Places of the Heart

Gallery 2002

Gallery Entry by Tim Haran
Artist
Tim Haran
Title/Place
Coconino Forest
Medium
Photo / Prose

Elk Hunt

 “Find-de-elk.”

She cocks her head and waits for me to repeat the words, needing confirmation before her excitement boils over into leaps and bounds, prancing around the living room like a pronghorn in a springtime meadow. Having her complete attention, I stare at her for a moment and then just above a whisper:

“Find-de-elk.”

The dance begins, accompanied by soft whimpers as she eyes the sliding glass door, the exit way to miles of pine forest with its untold scents and sounds. She darts through like one of those greyhounds at the starting gate, pent-up adrenaline exploding off the porch and through the yard.

We stride past stately conifers fragranced with vanilla pine, gnarled oaks with their arthritic fingers spreading spookily in isolated patches, lichen-encrusted outcrops dotting the floor like islands in a sea of fallen pine needles, tassled eared squirrels and jackrabbits scampering up trees and into thickets, a landscape that overwhelms the senses with every wandering step.

We head southwest, following the afternoon sun. She runs, lopes, stops, always with nose to the ground, picking up the game scents that crisscross our path. Her short, creamed-coffee coat blends in with the surroundings and attests to her name: Java. She is a huntress, able to locate the bull elk that roam these woods, their burgeoning bodies hidden as we look for them through stout pine trunks and twisted thickets.

She stops suddenly, head raised, eyes staring off to the west. I follow her gaze to a lone bull a hundred yards away. He sees us, all of his senses tuned in our direction. The great rack atop his head held motionless like two barren branches from a gambel oak. I move forward slowly, deliberately.

I notice three other bulls blending in the shadows of the surrounding pines. One is bedded down, the other two stand like stiff sentries taking in my every step, and all but ignoring Java as she picks her way toward them, zigzagging around fallen trees, sniffing the air. Fore reasons I can’t fathom, she never startles them. In fact, her presence seems to reassure them that I mean no harm. I know they’ll allow her to get as close as she wants while remaining wary of me.

I proceed less directly now, veering left, then right, stopping behind a wide trunk, able to see the sprawling antlers, but out of the sight of their watchful eyes. They allow me to continue my approach, and I advance a few steps whenever their attention returns to feeding.

I can smell them now. The rich barn odor hangs in the still air reminding me of the animal stalls at the state fair. Raised a city boy, the smell of fresh manure and animal musk calls forth the imagined tranquility of open spaces, free of traffic jams and the pungent exhaust that clouds the highways. These are magnificent beasts. The lead bull’s rack towers above him like two enormous candelabras spreading almost as wide as my arms can reach. Raising his head high to sniff the wind, the points nearly touch his mottled brown rump.

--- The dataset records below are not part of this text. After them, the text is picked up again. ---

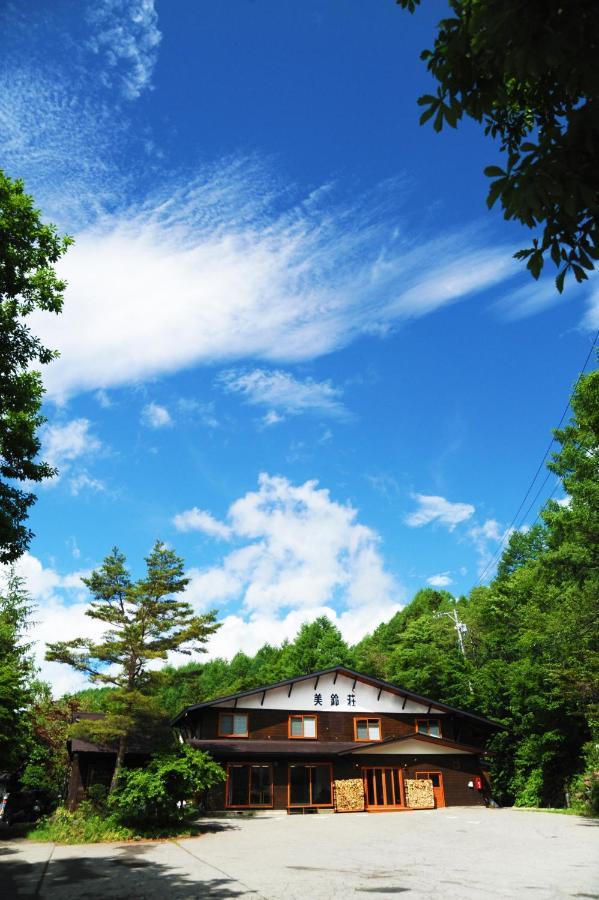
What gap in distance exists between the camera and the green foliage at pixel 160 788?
2017cm

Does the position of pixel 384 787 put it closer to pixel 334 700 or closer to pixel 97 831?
pixel 334 700

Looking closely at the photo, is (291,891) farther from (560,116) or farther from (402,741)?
(402,741)

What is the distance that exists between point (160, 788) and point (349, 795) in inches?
A: 526

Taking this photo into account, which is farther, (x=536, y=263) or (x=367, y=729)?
(x=367, y=729)

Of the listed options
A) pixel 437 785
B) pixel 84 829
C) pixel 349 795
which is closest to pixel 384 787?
pixel 349 795

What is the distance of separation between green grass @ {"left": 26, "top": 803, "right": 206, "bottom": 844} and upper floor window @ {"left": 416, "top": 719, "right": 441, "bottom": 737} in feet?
53.3

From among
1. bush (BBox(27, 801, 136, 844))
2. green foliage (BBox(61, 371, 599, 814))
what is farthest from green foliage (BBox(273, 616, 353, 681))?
bush (BBox(27, 801, 136, 844))

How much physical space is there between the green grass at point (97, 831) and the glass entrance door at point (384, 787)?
11857 millimetres

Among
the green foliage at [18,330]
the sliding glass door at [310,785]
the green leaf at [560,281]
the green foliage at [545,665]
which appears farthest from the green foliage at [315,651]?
the green leaf at [560,281]

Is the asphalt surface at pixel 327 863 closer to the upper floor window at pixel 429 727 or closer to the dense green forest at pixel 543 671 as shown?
the dense green forest at pixel 543 671

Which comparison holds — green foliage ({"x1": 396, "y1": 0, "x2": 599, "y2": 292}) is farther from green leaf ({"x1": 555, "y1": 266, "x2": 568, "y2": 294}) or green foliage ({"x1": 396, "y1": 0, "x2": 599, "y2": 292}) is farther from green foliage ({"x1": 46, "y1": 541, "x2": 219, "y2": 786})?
green foliage ({"x1": 46, "y1": 541, "x2": 219, "y2": 786})

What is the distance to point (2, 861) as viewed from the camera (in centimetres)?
1568

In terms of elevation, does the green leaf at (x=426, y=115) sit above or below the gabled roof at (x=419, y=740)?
above

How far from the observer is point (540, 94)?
4.88 m
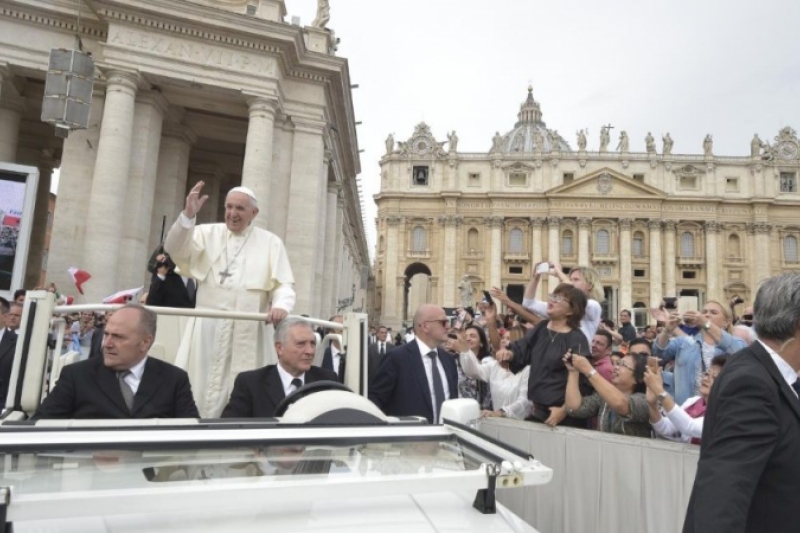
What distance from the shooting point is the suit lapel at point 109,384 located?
3.27 metres

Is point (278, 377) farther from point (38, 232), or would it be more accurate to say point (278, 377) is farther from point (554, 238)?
point (554, 238)

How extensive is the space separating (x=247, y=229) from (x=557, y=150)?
6244 centimetres

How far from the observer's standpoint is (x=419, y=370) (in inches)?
195

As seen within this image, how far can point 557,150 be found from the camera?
207 ft

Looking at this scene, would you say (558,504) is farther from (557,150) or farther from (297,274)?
(557,150)

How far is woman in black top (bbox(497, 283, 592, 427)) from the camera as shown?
4.64 meters

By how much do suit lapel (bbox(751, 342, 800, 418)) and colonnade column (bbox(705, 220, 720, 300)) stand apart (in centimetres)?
6523

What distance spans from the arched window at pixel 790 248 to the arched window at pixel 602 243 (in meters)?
18.9

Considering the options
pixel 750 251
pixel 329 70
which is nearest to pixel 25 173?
pixel 329 70

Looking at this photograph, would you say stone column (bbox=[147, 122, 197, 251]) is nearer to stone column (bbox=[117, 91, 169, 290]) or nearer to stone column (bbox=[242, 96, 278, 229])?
stone column (bbox=[117, 91, 169, 290])

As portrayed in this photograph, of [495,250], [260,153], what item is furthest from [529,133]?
[260,153]

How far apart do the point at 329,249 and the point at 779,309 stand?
21898mm

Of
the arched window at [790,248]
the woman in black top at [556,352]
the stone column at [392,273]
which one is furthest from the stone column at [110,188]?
the arched window at [790,248]

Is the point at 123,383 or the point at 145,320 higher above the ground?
the point at 145,320
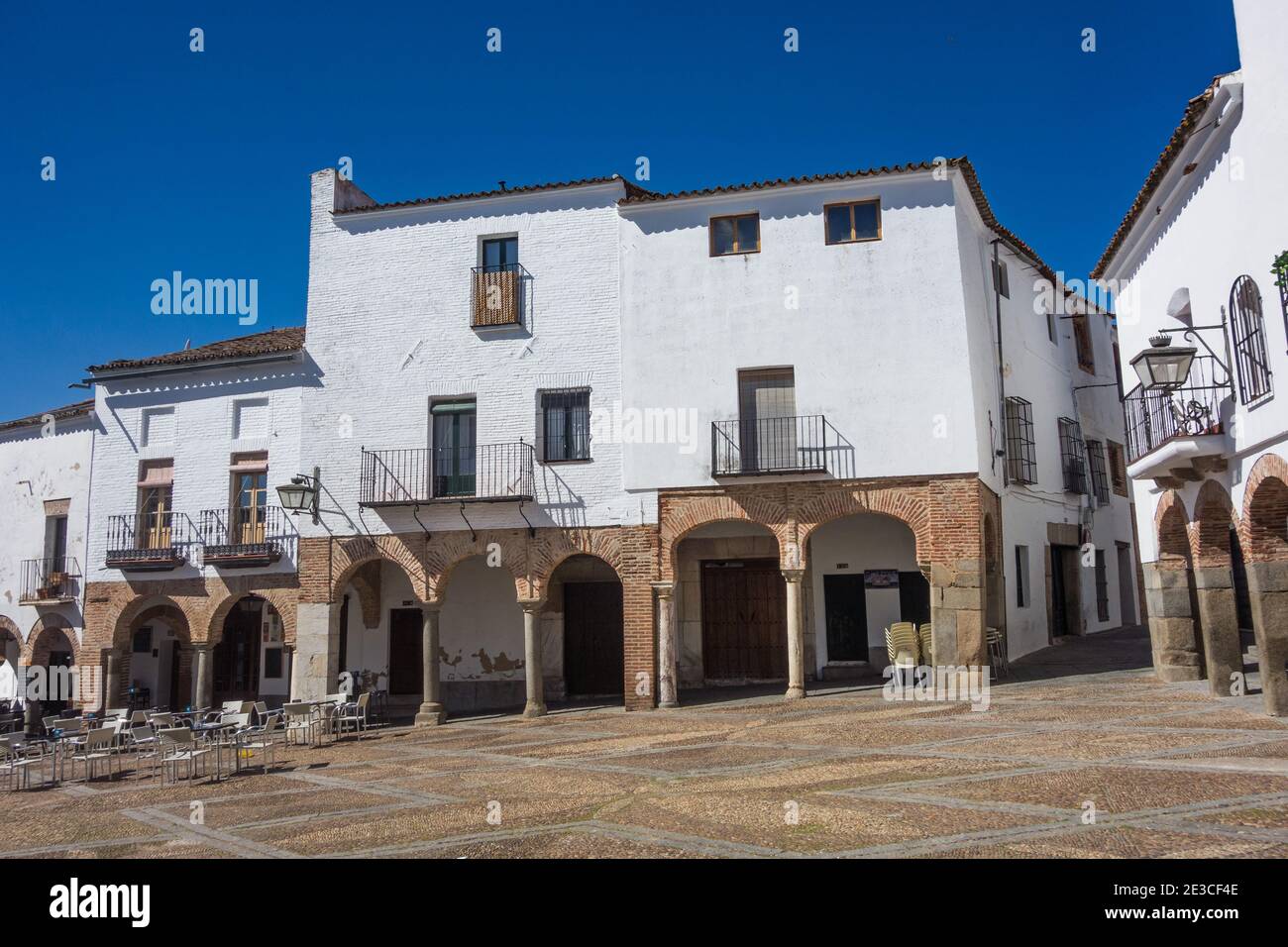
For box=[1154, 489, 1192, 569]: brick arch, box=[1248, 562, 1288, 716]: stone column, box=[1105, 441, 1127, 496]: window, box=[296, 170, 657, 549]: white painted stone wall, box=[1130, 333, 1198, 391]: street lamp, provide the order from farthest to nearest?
1. box=[1105, 441, 1127, 496]: window
2. box=[296, 170, 657, 549]: white painted stone wall
3. box=[1154, 489, 1192, 569]: brick arch
4. box=[1130, 333, 1198, 391]: street lamp
5. box=[1248, 562, 1288, 716]: stone column

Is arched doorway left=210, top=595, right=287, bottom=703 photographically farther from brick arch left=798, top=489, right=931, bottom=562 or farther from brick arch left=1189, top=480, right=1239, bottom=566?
brick arch left=1189, top=480, right=1239, bottom=566

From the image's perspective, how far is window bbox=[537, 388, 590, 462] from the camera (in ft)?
57.6

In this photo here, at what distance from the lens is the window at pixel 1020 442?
61.5 feet

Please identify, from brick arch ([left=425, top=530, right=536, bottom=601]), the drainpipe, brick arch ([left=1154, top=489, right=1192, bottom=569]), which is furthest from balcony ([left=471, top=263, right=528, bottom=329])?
brick arch ([left=1154, top=489, right=1192, bottom=569])

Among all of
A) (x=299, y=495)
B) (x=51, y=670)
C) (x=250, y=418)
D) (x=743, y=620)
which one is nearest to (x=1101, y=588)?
(x=743, y=620)

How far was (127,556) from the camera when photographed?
63.8 ft

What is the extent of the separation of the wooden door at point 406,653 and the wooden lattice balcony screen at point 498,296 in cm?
650

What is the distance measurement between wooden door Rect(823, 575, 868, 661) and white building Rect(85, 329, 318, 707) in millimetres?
10234

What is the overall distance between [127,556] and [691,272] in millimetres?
12515

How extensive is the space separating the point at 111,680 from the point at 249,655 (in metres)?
2.74

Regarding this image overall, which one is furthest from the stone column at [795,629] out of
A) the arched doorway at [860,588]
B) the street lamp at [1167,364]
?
the street lamp at [1167,364]

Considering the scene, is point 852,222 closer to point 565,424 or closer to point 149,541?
point 565,424

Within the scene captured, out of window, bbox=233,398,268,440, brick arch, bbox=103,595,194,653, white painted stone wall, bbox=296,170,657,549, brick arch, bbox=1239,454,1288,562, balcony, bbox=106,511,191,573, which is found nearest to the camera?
brick arch, bbox=1239,454,1288,562
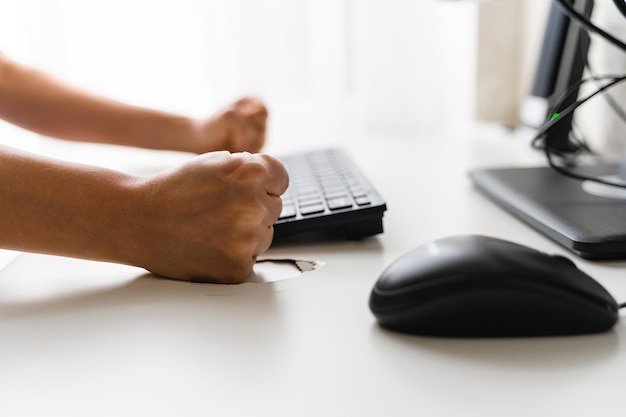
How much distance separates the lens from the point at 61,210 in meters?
0.51

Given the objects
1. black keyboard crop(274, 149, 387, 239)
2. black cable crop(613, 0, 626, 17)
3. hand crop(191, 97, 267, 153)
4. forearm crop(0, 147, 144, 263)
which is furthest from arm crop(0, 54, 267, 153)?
black cable crop(613, 0, 626, 17)

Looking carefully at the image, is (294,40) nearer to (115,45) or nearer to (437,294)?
(115,45)

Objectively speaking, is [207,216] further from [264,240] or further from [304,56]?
[304,56]

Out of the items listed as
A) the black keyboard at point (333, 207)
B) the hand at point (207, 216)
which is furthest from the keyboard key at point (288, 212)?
the hand at point (207, 216)

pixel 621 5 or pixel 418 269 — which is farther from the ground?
pixel 621 5

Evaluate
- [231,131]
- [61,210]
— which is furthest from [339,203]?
[231,131]

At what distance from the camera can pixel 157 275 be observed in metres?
0.55

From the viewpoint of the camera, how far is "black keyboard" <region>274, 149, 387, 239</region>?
2.07 ft

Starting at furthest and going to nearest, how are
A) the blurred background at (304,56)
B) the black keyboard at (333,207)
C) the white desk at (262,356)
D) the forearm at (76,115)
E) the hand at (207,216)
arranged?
the blurred background at (304,56), the forearm at (76,115), the black keyboard at (333,207), the hand at (207,216), the white desk at (262,356)

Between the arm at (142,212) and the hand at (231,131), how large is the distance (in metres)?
0.45

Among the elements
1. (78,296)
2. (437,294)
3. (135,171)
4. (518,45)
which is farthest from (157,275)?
(518,45)

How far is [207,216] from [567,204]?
354 mm

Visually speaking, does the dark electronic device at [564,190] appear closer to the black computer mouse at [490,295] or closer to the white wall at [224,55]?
the black computer mouse at [490,295]

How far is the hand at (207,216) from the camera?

I lean against a pine and observe them for a while. They graze somewhat warily, casting an occasional eye in my direction, but otherwise secure with the seventy feet of forest between us. The scene is surreal in a sense, watching wild elk as if I’m an equal in the forest, able to join them like a resident creature.

I decide to test my acceptance and so I step closer. But now I have crossed an invisible line and raised the tension of the small herd like a Wall Street lawyer at a farmer’s luncheon. The big bull turns and strides away, a signal for the others to follow, and so they snake their way through the maze of trunks and branches.

They march a short distance before stopping to observe my movements and reassert their private domain. I feel grateful, not wanting to be left behind like a clumsy intruder who failed to appreciate the grandeur of this moment.

I silently thank the big bull, but decide I have overstayed my welcome and so I retrace my steps. Java comes up behind me and nuzzles against my knee. I scratch her ears, then whisper those words yet again.

“Find-de-elk.”

Off she runs, ever hopeful to find a few more on the way home.